╭─ EXERCISE MATERIAL

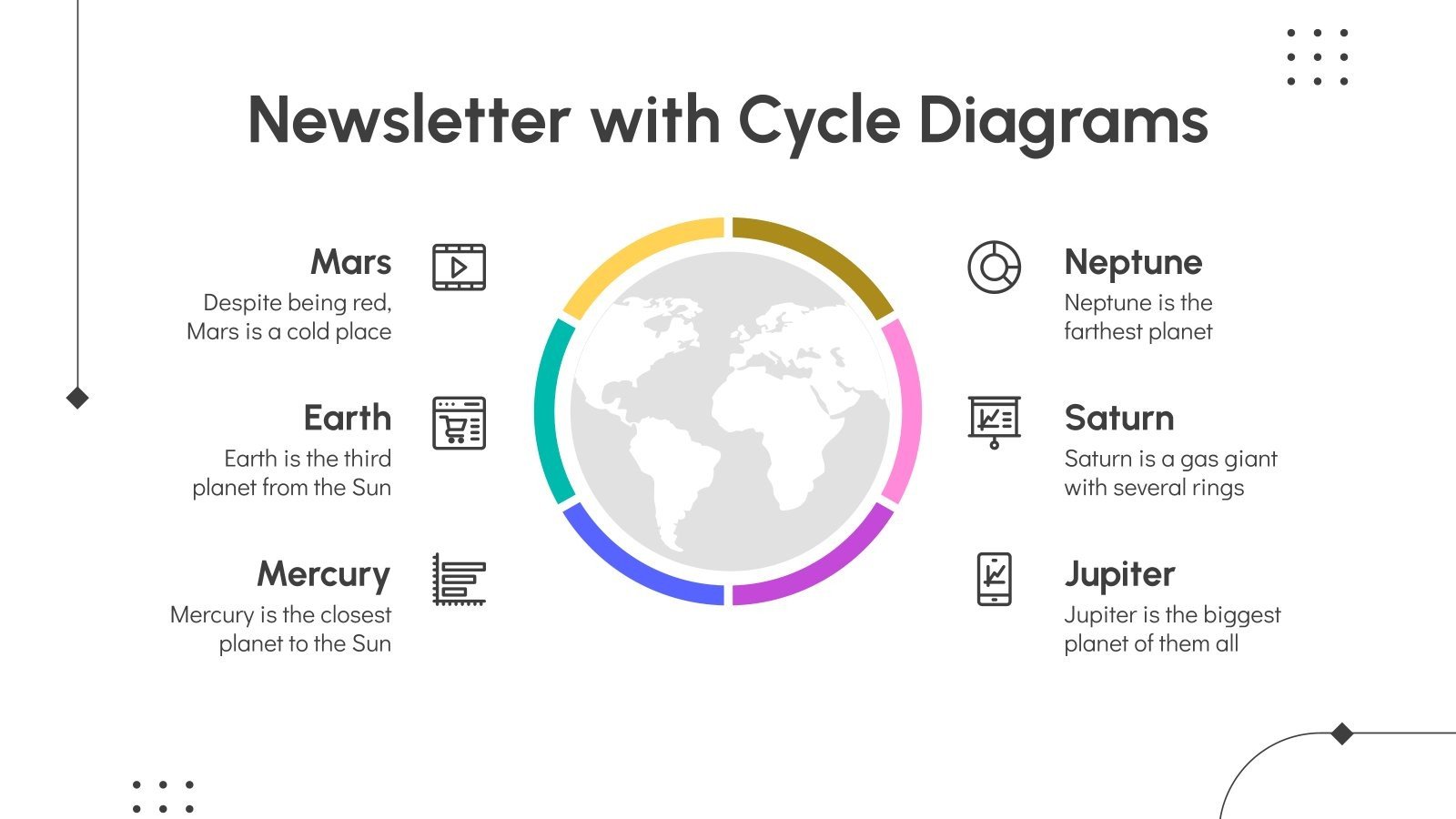 Newsletter with Cycle Diagrams

Mars
Despite being red, Mars is a cold place

Earth
Earth is the third planet from the Sun

Mercury
Mercury is the closest planet to the Sun

Neptune
Neptune is the farthest planet

Saturn
Saturn is a gas giant with several rings

Jupiter
Jupiter is the biggest planet of them all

╰─

▶ EXERCISE: Each line of the data above that contains the word "Neptune" counts once; report the total and add nothing.

▶ EXPECTED ANSWER: 2